Thanks hun! the earthquake was a bit scary, but thankfully we didn't have any structural damage and no aftershocks-thank God lol

To sway girl they say eat lots of dairy and yogurt. Try to stay away from meats (specifically red meat) and also anything salty. Try to wait to eat as late as possible when you wake up. The low "everything" diet is whats recommended. Something about low nutrients. High calcium is needed. 



breakingdawn said:


> Hi there! :flower:
> 
> I believe I've seen you in Tiffany's journal? Anyway, I just wanted to say I hope you get your pink bundle(s) very soon!!! :hugs:

:hi: thanks for stopping in! I do remember you :D Thanks for reading about my journey and offering :pink::dust:



Melanieanne77 said:


> Hi Guppy,
> 
> Ive been stalking your vitamins and because you seem way more on top of this vitamin thing than me, could you tell me if I should be spacing out these vitamins/or if theyre bad for me during conception?
> 
> Im taking:
> 
> 1x conception mixed vitamin
> 1x 400mg folic acid (im folate deficient)
> 1x acidphophidus tablet
> 1x silica complex.
> 
> I take these all in the evening - do you think its ok to take them all at once?
> 
> Thanks for your advice - I think i might get some cranberry tablets too...
> 
> Hope you get twins and a girl x

Well, when you take everything at once, your body will only absorb as much as it currently needs and then you urinate out the rest. So a good way to do it is splitting it up throughout the day so that you end up getting more of that vit/mineral by the end of the day. 

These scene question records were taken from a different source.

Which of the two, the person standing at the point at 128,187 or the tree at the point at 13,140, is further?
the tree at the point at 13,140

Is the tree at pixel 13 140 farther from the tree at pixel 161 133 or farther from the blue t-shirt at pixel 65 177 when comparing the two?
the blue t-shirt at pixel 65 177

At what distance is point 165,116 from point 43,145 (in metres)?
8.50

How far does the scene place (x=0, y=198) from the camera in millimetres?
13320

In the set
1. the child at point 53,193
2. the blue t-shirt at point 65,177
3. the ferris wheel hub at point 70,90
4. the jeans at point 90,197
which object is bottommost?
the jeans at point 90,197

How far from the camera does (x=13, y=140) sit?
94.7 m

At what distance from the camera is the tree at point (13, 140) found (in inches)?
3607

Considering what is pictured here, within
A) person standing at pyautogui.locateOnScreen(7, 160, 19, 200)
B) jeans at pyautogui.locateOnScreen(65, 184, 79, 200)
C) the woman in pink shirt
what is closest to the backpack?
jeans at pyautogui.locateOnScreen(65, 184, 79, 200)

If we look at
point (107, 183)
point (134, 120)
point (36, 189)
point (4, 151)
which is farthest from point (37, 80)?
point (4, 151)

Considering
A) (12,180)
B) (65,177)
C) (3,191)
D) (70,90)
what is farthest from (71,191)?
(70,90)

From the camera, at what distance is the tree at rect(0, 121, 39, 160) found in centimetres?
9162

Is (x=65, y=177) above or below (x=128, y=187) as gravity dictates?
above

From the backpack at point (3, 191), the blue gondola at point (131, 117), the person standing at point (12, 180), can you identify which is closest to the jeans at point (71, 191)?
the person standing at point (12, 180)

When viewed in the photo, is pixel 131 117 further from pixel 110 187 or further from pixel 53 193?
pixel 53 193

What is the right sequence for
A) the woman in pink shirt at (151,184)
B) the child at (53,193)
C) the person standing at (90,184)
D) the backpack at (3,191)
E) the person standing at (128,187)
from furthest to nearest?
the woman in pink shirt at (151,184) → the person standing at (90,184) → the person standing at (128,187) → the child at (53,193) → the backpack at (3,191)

What vitamins (and how much) are in your conception vit? That will help me better help you, since i dont know whats in it :blush: You want to avoid zinc bc that sways blue. (unless you are not swaying pink). You could add more calcium and magnesium to help sway pink (very important!). The Folic Acid is fine to take whenever. It shouldnt affect absorption levels and it doesn't sway :pink: or :blue: :nope: its just to prevent different genetic issues with the baby. Since you are only taking 1 of everything else, just take it whenever you feel. If you were taking more then you would want to space them out, but since its one you should be fine. 
The cranberry is good for everyone (and sways :pink:) so you cant go wrong starting that :thumbup:


----------



## Guppy051708

Last night had SUPER SUPER horrible cramps. like i felt like i was in labor. it was BADDDD. It lasted a couple of hours. I felt like i was going to vomit too :sick: i took a very hot shower for almost 2 hours bc i needed something to relieve the pain. I think i had an ovarian cyst burst (im prone to them due to the endo). but once it went away i was fine. ....hope i never experience that again though.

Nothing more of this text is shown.